The Southern Harmony, and Musical Companion

Collection ID

PBK.004784

Type

Printed Book

Date

1845

Geography

Philadelphia, Pennsylvania United States

Language

English

Medium

Printed on Paper

Dimensions

5.6 × 9.1 × 0.8 in. (14.3 × 23.3 × 2 cm)

Exhibit Location

Not on View

The Southern Harmony, and Musical Companion, first published in 1835, is a shape note hymn and tune book compiled by William Walker. The book is notable for having originated or popularized several hymn tunes found in modern hymnals and shape note collections like The Sacred Harp. Of note is the first appearance of the lyrics of “Amazing Grace” paired with the tune “New Britain,” the tune most associated with the song today. “New Britain” was an Appalachian tune set to a pentatonic meter that first appeared in print in 1829 in Columbian Harmony.

Published in 1845 by Thomas, Cowperthwait & Co., Philadelphia, Pennsylvania. Acquired by Hugh Johnston.[1] Acquired by Rev. Jno. B. Gibble.[2] Acquired by Jim Crotts, Jim Crotts Rare Books, Clemmons, North Carolina; Privately purchased in 2018 by Ted Steinbock, private collector, Louisville, Kentucky; Privately purchased in 2020 by Museum of the Bible, Washington, DC.
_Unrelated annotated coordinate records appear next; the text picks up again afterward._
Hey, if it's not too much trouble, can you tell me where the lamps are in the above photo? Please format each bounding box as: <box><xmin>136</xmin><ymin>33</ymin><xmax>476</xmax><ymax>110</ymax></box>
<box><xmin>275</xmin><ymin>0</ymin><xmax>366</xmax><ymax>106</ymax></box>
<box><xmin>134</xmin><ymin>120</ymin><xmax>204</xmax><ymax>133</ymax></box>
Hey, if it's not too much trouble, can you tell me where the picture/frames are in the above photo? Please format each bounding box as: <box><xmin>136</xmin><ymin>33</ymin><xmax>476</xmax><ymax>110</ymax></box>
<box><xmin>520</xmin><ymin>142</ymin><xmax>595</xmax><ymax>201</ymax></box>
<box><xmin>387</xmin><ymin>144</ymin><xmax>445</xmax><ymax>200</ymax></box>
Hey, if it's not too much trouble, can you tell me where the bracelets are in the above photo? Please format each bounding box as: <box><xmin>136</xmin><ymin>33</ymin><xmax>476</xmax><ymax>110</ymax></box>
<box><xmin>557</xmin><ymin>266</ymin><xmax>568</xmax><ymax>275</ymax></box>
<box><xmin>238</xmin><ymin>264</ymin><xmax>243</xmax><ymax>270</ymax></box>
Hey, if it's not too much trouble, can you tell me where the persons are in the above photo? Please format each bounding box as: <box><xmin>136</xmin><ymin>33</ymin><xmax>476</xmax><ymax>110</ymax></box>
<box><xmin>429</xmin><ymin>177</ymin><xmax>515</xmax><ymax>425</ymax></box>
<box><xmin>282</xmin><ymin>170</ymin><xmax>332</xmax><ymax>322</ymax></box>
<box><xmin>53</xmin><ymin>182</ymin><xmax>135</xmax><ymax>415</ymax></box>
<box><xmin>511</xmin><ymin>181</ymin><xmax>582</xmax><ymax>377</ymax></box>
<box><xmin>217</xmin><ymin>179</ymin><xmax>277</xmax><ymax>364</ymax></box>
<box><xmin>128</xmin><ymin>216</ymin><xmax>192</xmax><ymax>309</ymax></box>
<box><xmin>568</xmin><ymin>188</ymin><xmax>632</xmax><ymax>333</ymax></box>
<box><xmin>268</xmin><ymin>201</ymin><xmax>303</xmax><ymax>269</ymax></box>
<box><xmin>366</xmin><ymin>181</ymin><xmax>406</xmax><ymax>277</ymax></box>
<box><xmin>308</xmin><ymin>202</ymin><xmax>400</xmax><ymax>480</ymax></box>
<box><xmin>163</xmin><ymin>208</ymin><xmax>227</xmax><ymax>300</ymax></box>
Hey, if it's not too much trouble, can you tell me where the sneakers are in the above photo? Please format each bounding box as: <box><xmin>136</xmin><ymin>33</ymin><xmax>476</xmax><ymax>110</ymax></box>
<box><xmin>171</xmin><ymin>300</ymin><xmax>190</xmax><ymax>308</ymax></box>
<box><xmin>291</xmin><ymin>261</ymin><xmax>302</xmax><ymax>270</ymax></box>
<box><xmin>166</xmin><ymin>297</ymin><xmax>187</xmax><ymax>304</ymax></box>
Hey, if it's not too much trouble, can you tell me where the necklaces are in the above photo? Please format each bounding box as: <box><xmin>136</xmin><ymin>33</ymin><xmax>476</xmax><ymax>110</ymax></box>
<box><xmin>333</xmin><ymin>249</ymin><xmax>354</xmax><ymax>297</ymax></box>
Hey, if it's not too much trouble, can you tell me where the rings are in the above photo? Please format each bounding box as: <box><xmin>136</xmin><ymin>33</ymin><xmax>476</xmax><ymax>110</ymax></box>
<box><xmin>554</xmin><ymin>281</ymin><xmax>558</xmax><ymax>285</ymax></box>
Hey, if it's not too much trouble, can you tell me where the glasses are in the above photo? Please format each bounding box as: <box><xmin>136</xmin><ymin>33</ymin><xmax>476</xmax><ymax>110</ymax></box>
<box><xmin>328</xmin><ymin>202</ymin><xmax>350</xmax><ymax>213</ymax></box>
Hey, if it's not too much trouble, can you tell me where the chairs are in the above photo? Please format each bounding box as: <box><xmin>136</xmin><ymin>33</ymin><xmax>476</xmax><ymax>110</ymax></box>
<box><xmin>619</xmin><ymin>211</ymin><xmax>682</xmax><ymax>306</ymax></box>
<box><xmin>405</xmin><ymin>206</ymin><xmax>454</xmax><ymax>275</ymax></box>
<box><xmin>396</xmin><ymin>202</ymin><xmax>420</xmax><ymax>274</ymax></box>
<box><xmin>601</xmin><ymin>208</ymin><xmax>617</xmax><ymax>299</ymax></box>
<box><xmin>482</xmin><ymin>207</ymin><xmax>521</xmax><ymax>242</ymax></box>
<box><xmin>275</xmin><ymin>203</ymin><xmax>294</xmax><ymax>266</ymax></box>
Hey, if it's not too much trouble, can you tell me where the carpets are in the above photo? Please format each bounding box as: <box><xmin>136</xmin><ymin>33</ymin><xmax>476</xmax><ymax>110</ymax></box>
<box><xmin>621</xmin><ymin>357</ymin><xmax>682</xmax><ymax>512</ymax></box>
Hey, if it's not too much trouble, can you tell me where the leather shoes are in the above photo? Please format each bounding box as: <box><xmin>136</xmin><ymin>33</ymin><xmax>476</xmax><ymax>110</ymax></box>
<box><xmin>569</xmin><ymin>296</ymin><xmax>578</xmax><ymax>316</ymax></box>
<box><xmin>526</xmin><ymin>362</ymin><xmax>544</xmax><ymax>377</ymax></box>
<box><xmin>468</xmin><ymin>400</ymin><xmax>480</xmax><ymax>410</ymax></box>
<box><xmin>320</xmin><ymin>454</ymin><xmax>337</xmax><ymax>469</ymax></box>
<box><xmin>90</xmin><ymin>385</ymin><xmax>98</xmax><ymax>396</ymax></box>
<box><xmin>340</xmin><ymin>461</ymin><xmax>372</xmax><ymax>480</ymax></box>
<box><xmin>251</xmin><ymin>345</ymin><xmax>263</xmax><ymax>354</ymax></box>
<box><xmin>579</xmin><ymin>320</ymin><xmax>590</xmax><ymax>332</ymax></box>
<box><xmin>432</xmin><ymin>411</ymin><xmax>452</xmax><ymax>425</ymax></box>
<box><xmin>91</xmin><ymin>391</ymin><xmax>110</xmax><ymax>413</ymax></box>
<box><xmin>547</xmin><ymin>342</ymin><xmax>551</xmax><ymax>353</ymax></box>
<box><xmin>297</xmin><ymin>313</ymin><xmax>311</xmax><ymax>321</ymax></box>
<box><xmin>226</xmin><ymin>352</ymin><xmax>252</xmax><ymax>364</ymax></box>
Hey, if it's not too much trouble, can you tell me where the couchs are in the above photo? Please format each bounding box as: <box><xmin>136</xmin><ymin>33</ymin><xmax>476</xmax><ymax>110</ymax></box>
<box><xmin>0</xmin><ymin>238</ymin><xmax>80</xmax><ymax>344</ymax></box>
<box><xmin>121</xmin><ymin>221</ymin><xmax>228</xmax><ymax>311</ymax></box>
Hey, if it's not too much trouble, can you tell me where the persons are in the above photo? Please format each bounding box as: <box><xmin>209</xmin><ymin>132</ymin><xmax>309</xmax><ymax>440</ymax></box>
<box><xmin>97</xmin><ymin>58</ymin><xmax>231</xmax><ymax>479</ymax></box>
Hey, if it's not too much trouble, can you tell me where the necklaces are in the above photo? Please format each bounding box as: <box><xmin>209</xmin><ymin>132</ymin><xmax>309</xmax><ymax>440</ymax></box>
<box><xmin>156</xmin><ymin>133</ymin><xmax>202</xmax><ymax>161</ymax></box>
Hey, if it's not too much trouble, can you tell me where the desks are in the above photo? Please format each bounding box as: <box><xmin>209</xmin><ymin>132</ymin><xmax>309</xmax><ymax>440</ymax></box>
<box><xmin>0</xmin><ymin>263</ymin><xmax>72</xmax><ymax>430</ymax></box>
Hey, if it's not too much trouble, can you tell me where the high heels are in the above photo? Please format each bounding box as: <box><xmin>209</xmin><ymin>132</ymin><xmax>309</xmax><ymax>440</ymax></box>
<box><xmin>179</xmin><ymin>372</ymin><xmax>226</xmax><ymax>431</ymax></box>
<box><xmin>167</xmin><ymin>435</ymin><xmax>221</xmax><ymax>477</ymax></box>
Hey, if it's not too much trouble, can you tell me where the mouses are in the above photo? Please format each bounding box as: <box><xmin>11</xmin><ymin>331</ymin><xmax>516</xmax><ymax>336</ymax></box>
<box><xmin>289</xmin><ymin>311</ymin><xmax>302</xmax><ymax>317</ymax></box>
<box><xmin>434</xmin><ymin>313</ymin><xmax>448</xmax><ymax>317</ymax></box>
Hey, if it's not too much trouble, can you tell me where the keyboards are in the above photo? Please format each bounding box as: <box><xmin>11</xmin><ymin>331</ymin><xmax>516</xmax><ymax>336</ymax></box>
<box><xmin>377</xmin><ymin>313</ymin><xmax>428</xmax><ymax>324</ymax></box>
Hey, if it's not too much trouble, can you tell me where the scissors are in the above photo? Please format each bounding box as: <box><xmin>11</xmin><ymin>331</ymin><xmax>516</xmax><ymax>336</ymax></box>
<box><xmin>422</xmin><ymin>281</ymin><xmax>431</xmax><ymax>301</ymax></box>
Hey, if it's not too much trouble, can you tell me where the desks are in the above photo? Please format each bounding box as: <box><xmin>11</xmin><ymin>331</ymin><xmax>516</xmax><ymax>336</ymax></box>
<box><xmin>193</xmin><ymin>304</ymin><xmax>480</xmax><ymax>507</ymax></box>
Notes: [1] On the flyleaf is a bookplate from the library of Hugh Johnston with a family crest and the Latin phrase, “nunquam non paratus,” meaning “never unprepared.” This is the motto and crest of the Johnston family of Scotland and Ireland. According to Filby and Meyer’s, Passenger and immigration lists index: a guide to published arrival records of about 500,000 passengers who came to the United States and Canada in the seventeenth, eighteenth, and nineteenth centuries (1985), Hugh Johnston immigrated to the United States from Ireland in 1810. Many immigrants of Scottish and Irish descent settled in the Carolinas. [2] Written at the top of the title page is “Jno. B. Gibble’s book.” The Goldsboro Weekly Argus, a newspaper from Goldsboro, North Carolina, included a reference from the Wilmington Star identifying a Jno. B. Gibble as a reverend relocating from the Episcopal Diocese of East Carolina to Texas in 1895. Further research indicated that Gibble was active in the Diocese of Dallas for several years.